[WRITTEN INSTRUCTION 1]: Retype the spatial reasoning rows, everything from the top of the rows down to the line containing "150 centimetres", with both of those lines included.

It's not your imagination, offensive and off-topic posts were removed. You didn't really miss any relevant on-topic posts.

Anyway, you guys are more than welcome to resume the discussion, but in a friendly manner. Thanks


----------



## Phil P (Jul 25, 2010)

Peter

Have you ever seen 6mm shank cutters where you are?


----------



## BigJimAK (Mar 13, 2009)

I always figured the 6mm, 8mm and 12mm were akin to 1/4", 3/8" and 1/2" router bits. I don't know that I've ever seen a 3/8" bit for sale so I'm guessing they just didn't get popular here but they may exist??

I recieved all three collets / collet adapters with my old Ryobi RE600 (circa 1990).


----------



## Phil P (Jul 25, 2010)

BigJimAK said:


> I don't know that I've ever seen a 3/8" bit for sale so I'm guessing they just didn't get popular here but they may exist??

[Spatial reasoning rows]:
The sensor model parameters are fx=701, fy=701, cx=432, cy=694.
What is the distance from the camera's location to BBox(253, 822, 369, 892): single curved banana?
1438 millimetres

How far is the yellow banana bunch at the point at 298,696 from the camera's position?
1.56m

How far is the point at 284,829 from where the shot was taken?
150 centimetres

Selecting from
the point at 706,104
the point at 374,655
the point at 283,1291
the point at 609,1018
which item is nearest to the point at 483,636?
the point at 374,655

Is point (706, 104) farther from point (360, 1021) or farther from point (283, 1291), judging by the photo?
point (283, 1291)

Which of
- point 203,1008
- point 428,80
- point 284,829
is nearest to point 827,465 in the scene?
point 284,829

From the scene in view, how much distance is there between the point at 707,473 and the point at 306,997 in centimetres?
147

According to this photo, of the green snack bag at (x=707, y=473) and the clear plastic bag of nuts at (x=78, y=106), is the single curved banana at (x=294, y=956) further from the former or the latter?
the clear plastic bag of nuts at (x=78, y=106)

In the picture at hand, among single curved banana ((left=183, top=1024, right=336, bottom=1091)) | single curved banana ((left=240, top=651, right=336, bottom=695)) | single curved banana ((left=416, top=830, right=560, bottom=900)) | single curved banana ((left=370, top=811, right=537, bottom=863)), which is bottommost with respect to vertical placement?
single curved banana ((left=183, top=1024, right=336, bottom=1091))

[WRITTEN INSTRUCTION 2]: According to the forum thread, which router came with all three collets or collet adapters?

[TASK RESPONSE 1]:
The sensor model parameters are fx=701, fy=701, cx=432, cy=694.
What is the distance from the camera's location to BBox(253, 822, 369, 892): single curved banana?
1438 millimetres

How far is the yellow banana bunch at the point at 298,696 from the camera's position?
1.56m

How far is the point at 284,829 from where the shot was taken?
150 centimetres

[TASK RESPONSE 2]: The old Ryobi RE600, from around 1990.